• millet ne cigaralar içiyor
  • aslında uyuyoruz, ama aslında uyanığız. uyurken her şeyi yapıyor uyanınca da ellerimiz kollarımız bağlanıyor zincire vuruluyoruz. rüyalar dünyanın en güzel şeyidir.
  • tek seferde okuyup anlayana ödül verilesi başlık. 1 virgül bu kadar zor mu yahu ?
  • arkadaş " moleküler bütünlüğe sahip olmayan insanlar avatarların (yani sözde bizim) içine girerek onları yönetebiliyor, onlar dokunduğunda, seviştiğinde, karnını doyurduğunda aynı hisleri bilinçsel düzeyde bile olsa hissedebiliyor. " demiş.

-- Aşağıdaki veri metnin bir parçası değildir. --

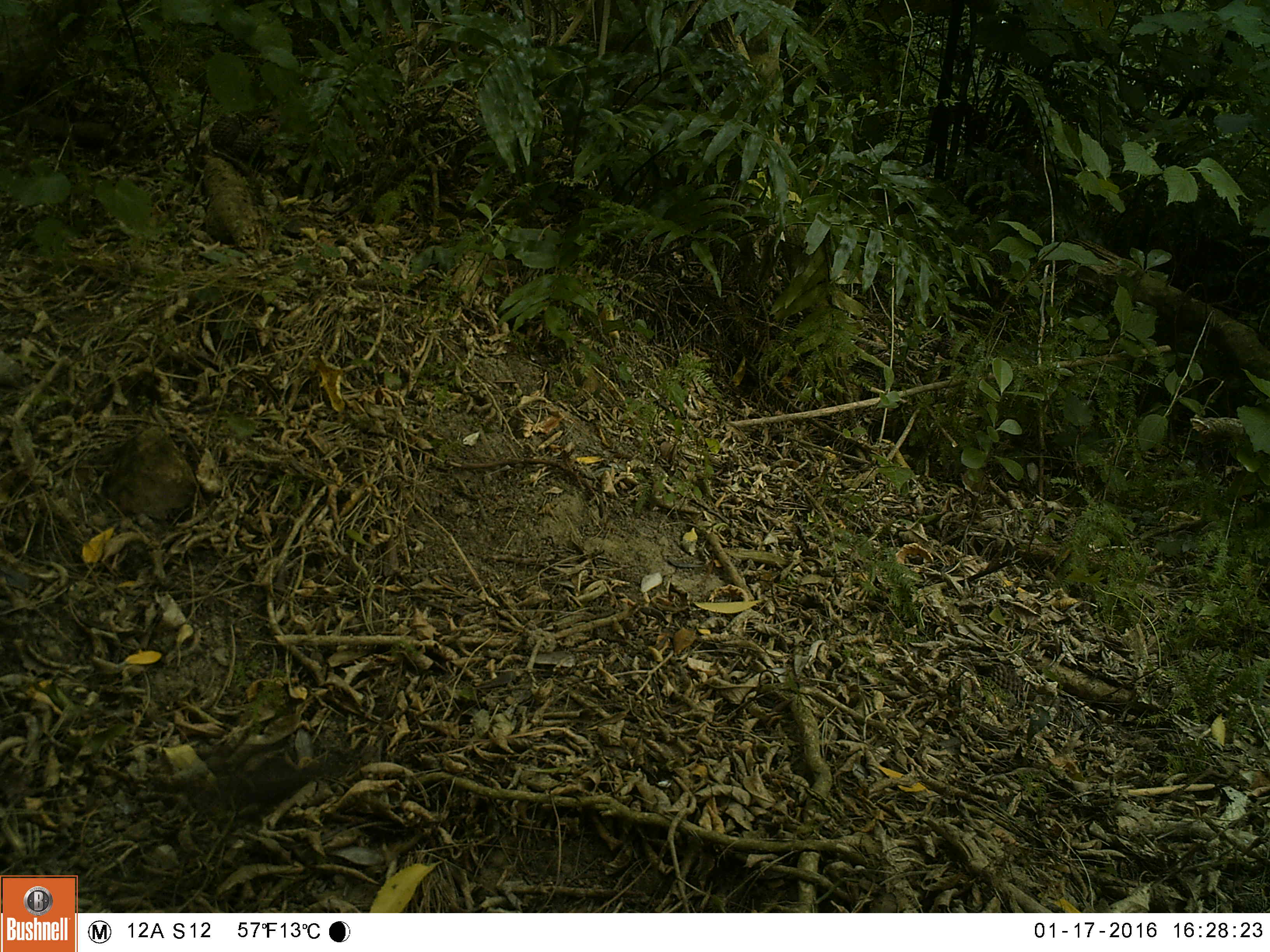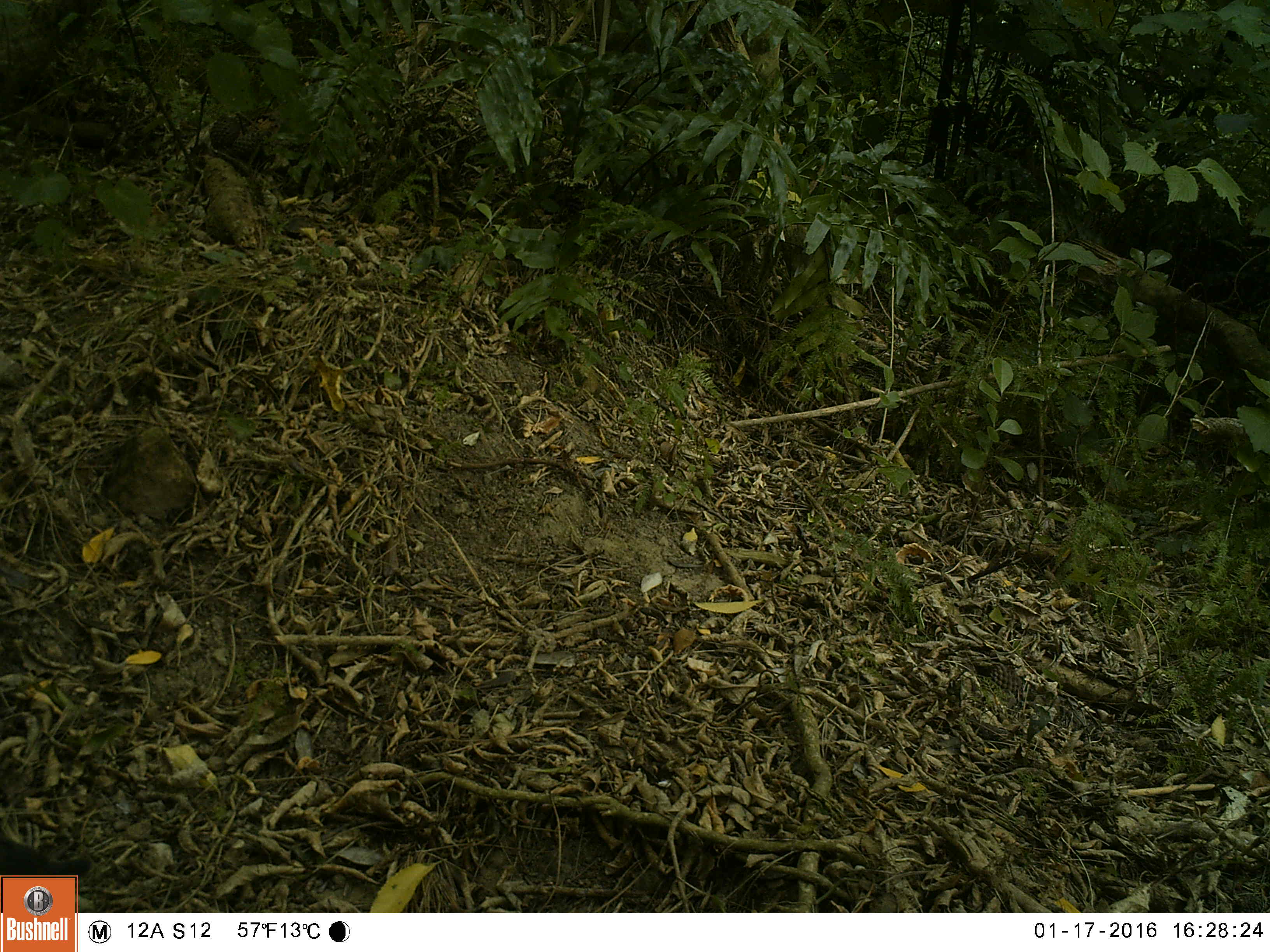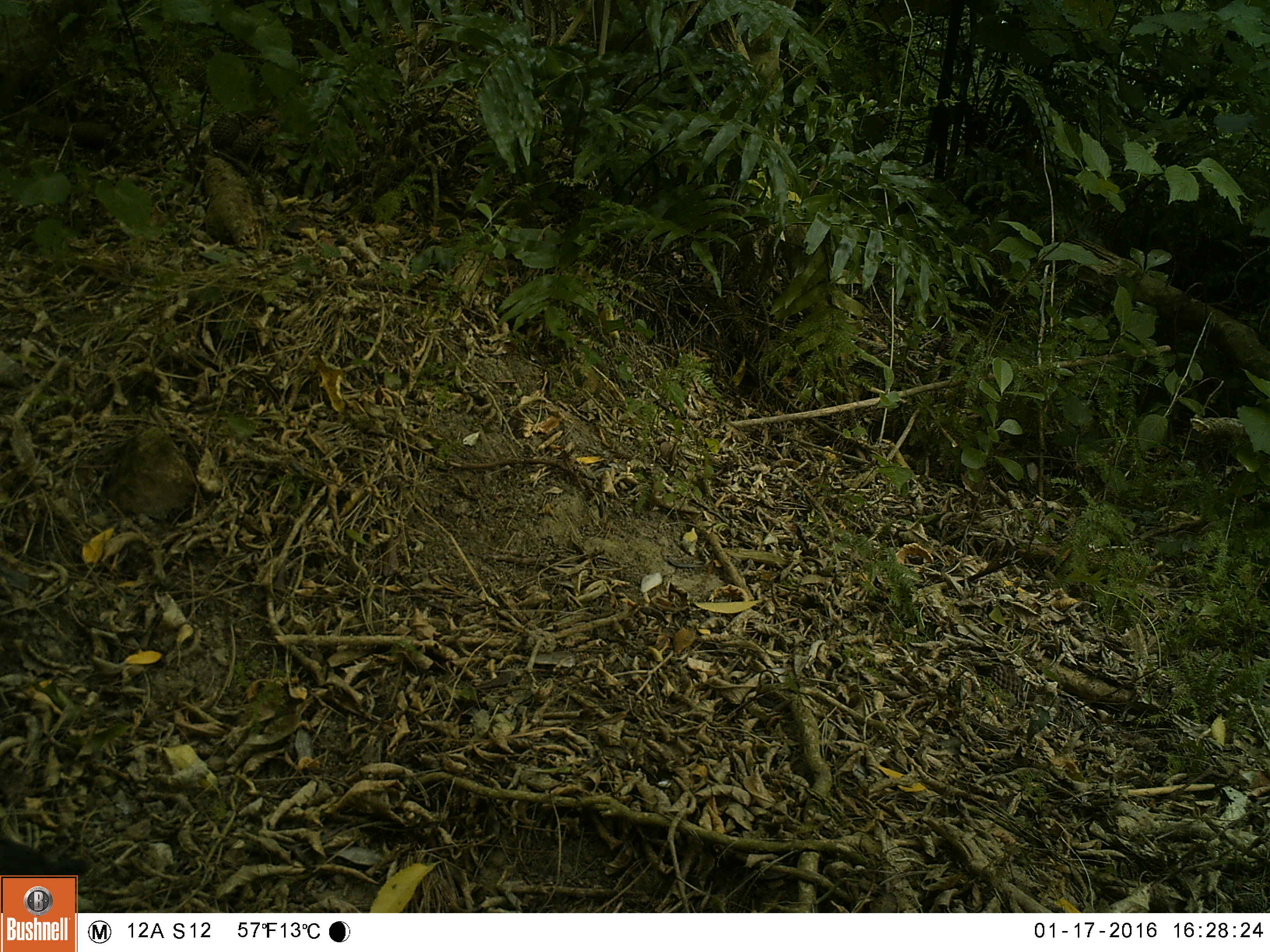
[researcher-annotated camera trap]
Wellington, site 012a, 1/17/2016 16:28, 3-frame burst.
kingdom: Animalia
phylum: Chordata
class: Aves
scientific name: Aves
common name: bird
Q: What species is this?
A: Bird (Aves).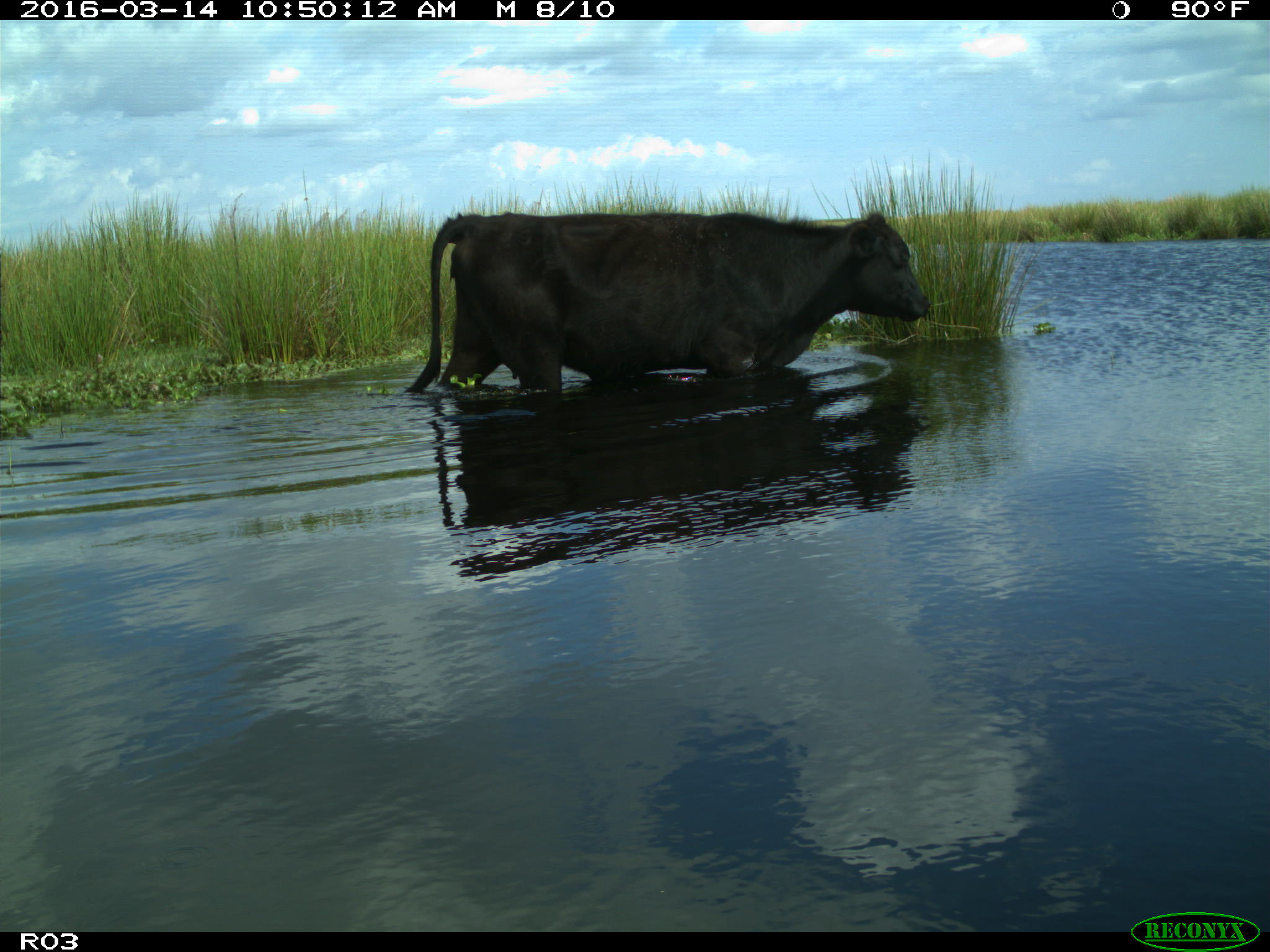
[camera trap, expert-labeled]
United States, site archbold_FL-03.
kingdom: Animalia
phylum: Chordata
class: Mammalia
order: Artiodactyla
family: Bovidae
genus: Bos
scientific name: Bos taurus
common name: domestic cow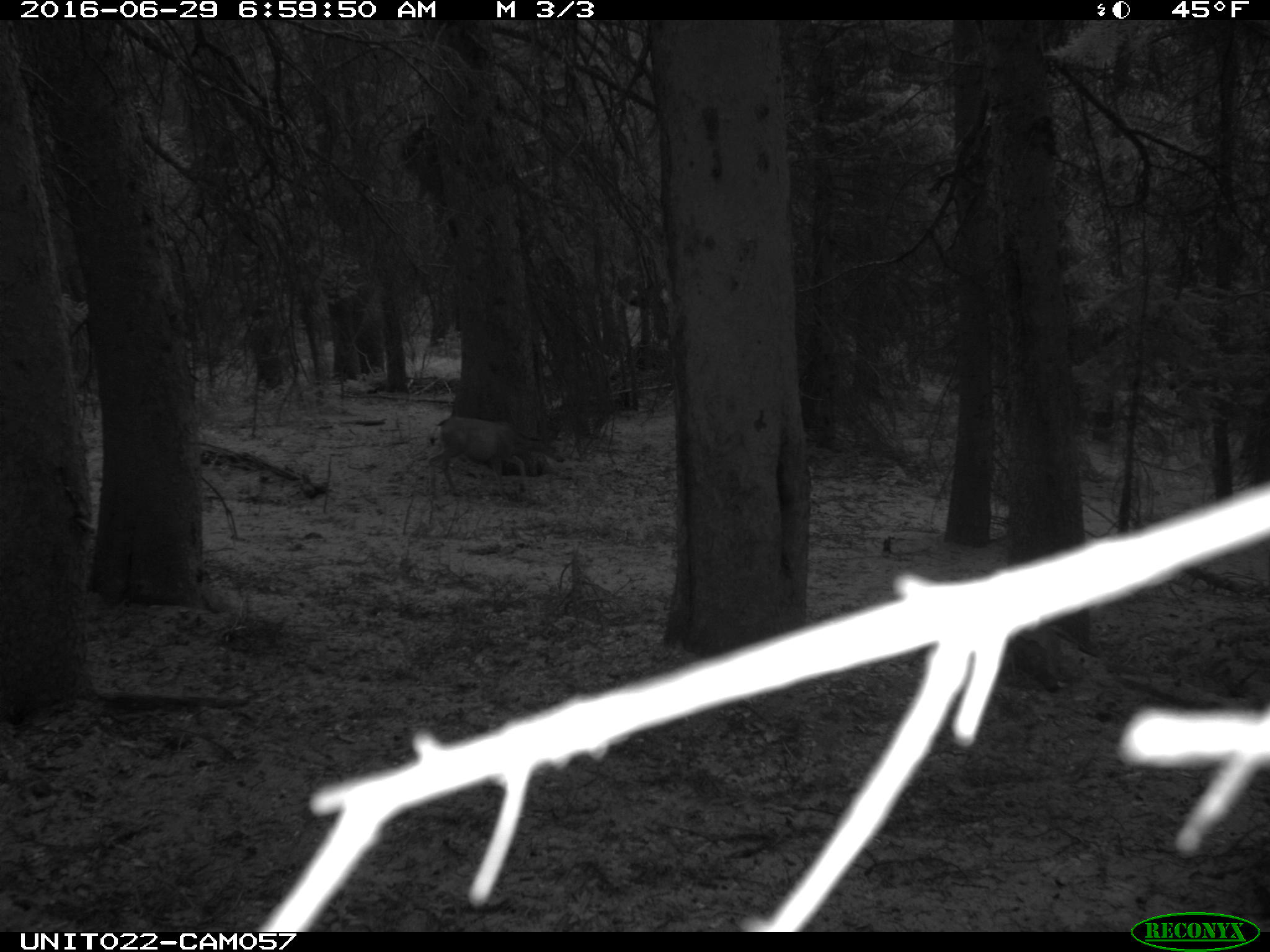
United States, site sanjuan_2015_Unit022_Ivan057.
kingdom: Animalia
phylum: Chordata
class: Mammalia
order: Artiodactyla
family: Cervidae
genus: Odocoileus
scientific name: Odocoileus hemionus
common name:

    peki o zaman dünyada sevişemeden,karnını doyuramadan hatta kör,sağır ve dilsiz olarak dünyaya gelip ölen insanları kim ne diye avatar olarak yaratıyor ? sorusuyla çürüttüğüm teoridir.
  • uyanıkken insanların dünyası ortaktır, ama uykuda herkesin ayrı bir evreni vardır. (bkz: marguerite yourcenar)
  • adını vermemin doğru olmadığı amerikalı bir bilim adamından, ispatlandığını teyit ettiğim teori.

    bu teoriye göre şu an yaklaşık olarak m.s. 720.000 civarında bir yılın içindeyiz. bundan bir kaç yüz bin yıl önce insanlık samanyolu galaksisinde, dünyaya yakın gezegenlerde koloniler kurmuş ve yaklaşık 80 milyar nüfusa ulaşmıştı. sebebi bilinmeyen bir felaket yüzünden samanyolu galaksisi yok olma tehlikesi altına girmiş ama bu 80 milyar insanın hepsini samanyolu'na en benzer galaksi olan msrc-3310 gezegenine taşımak teknik sebeplerden dolayı mümkün değilmiş.

    bu yüzden yaklaşık 3 milyar kadar nüfus msrc-3310'a ulaşmak için yola çıkmış. geri kalan insanlar için ise "moleküler refüzyon parçacık ayrıştırıcısı" denen makine icat edilmiş. bu makine insanları şu an gözlemlenmesi teknolojik olarak mümkün olmayan atom altı parçacık altı parçacıklarına ayırırken aynı anda bilincini korumayı başararak 11. boyut üzerinden, evrende istetiği an istetiği yerde var olabilmesini sağlıyormuş. kısaca ölümsüzlük ve tanrısallık.

    yalnız bunun bedeli olarak moleküler bütünlüklerini kaybettikleri için bütün duyumsal becerilerini kaybetmişler. sadece diğer birbirleriyle telepatik yolla bilinçsel iletişim kurabiliyorlarmış. bunun getirdiği mutsuzluğu çözmenin yolu olarak msrc-3310'a ulaşan diğer insanlar geri kalanların diğer insanlar gibi yaşayabilmelerini sanal olarak bile olsa sağlamak için sanalsal-paralellik evreni projesini yaratmış. insanoğlunun m.ö. ve m.s. ilk bir kaç 10 bin yıllık döneminin sanal uyarlaması.

    bu moleküler bütünlüğe sahip olmayan insanlar avatarları içine girerek onları yönetebiliyor, onlar dokunduğunda, seviştiğinde, karnını doyurduğunda aynı hisleri bilinçsel düzeyde bile olsa hissedebiliyor.

    bu yüzden bizim şu an iç ses, iç güdü, arzu diye adlandırdığımız şeyler aslında avatarımızı yöneten diğer bilinçsel düzeydeki insanların yönlendirmesi. kısaca gerçek hayat dediğimiz evren aslında bu varlıkların rüyaları iken, bizim gördüğümüz rüyalar ise onların sistemdeki arızalarından kaynaklı olarak, boyutlar arası istenmeyen veri aktarımları.

    kimliğini açıklayamayacağım amerikalı kaynağımın dediğine göre bunu ortaya çıkaran ve teoriyi ispat eden ilk bilimadamı ve ekibi laboratuvarlarında siyanür içerek intihar(!) etmiş. bu olayı araştıran cia ajanlarından bazıları ise ortadan kaybolmuş ve haber alınamamış.